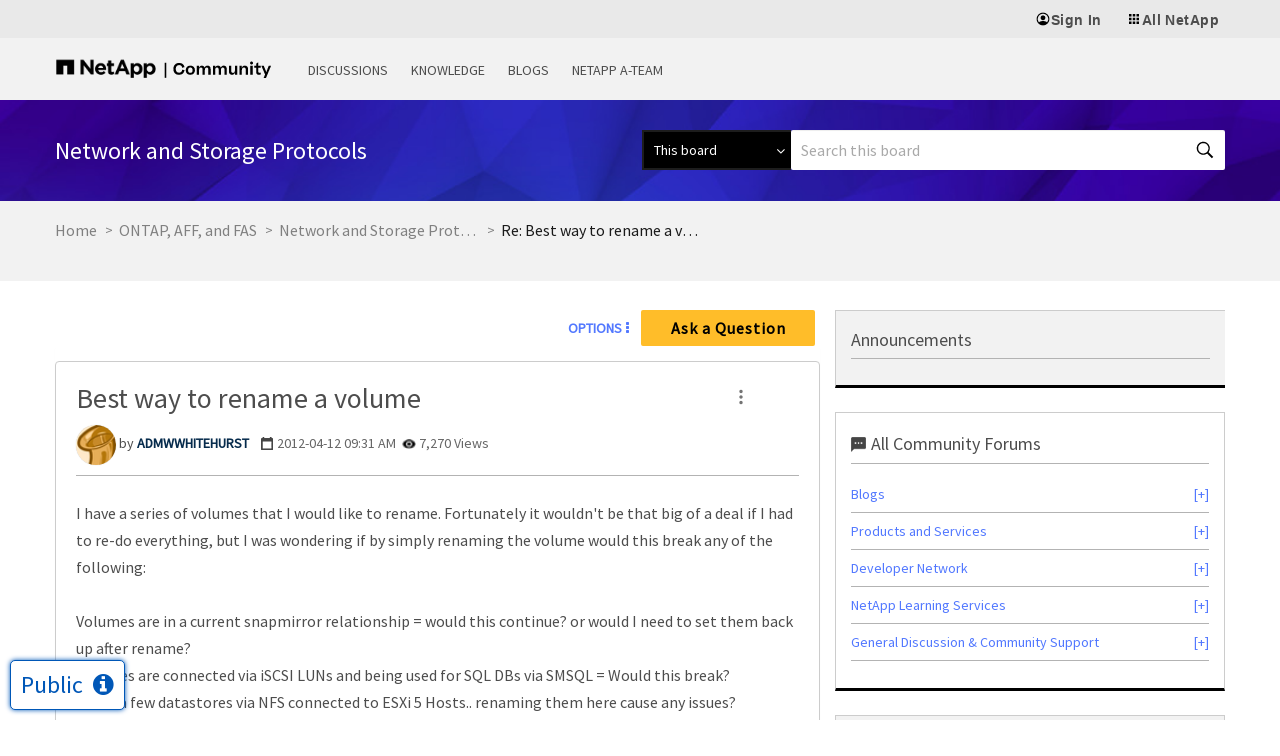

--- FILE ---
content_type: image/svg+xml
request_url: https://community.netapp.com/html/@63EE91BF83DBB557109D1DA56D6C14C7/rank_icons/A-Team-Icon.svg
body_size: 62
content:
<svg id="Layer_1" data-name="Layer 1" xmlns="http://www.w3.org/2000/svg" viewBox="0 0 183.4 158.83"><defs><style>.cls-1{fill:#111921;}</style></defs><polygon class="cls-1" points="183.4 158.83 62.17 158.83 91.68 107.69 104.52 129.66 125.97 129.66 91.68 70.52 40.72 158.83 0 158.83 91.68 0 183.4 158.83"/></svg>

--- FILE ---
content_type: application/x-javascript;charset=utf-8
request_url: https://sometrics.netapp.com/id?d_visid_ver=5.5.0&d_fieldgroup=A&mcorgid=1D6F34B852784AA40A490D44%40AdobeOrg&mid=57829677331880036169020645966678098885&ts=1769310692877
body_size: -43
content:
{"mid":"57829677331880036169020645966678098885"}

# # # # # # #

TASK TO CARRY OUT: Return every entry above word for word, leaving pictures out.

RESPONSE TO THIS TASK:
--- FILE ---
content_type: image/svg+xml
request_url: https://community.netapp.com/html/@63EE91BF83DBB557109D1DA56D6C14C7/rank_icons/A-Team-Icon.svg
body_size: 62
content:
<svg id="Layer_1" data-name="Layer 1" xmlns="http://www.w3.org/2000/svg" viewBox="0 0 183.4 158.83"><defs><style>.cls-1{fill:#111921;}</style></defs><polygon class="cls-1" points="183.4 158.83 62.17 158.83 91.68 107.69 104.52 129.66 125.97 129.66 91.68 70.52 40.72 158.83 0 158.83 91.68 0 183.4 158.83"/></svg>

--- FILE ---
content_type: application/x-javascript;charset=utf-8
request_url: https://sometrics.netapp.com/id?d_visid_ver=5.5.0&d_fieldgroup=A&mcorgid=1D6F34B852784AA40A490D44%40AdobeOrg&mid=57829677331880036169020645966678098885&ts=1769310692877
body_size: -43
content:
{"mid":"57829677331880036169020645966678098885"}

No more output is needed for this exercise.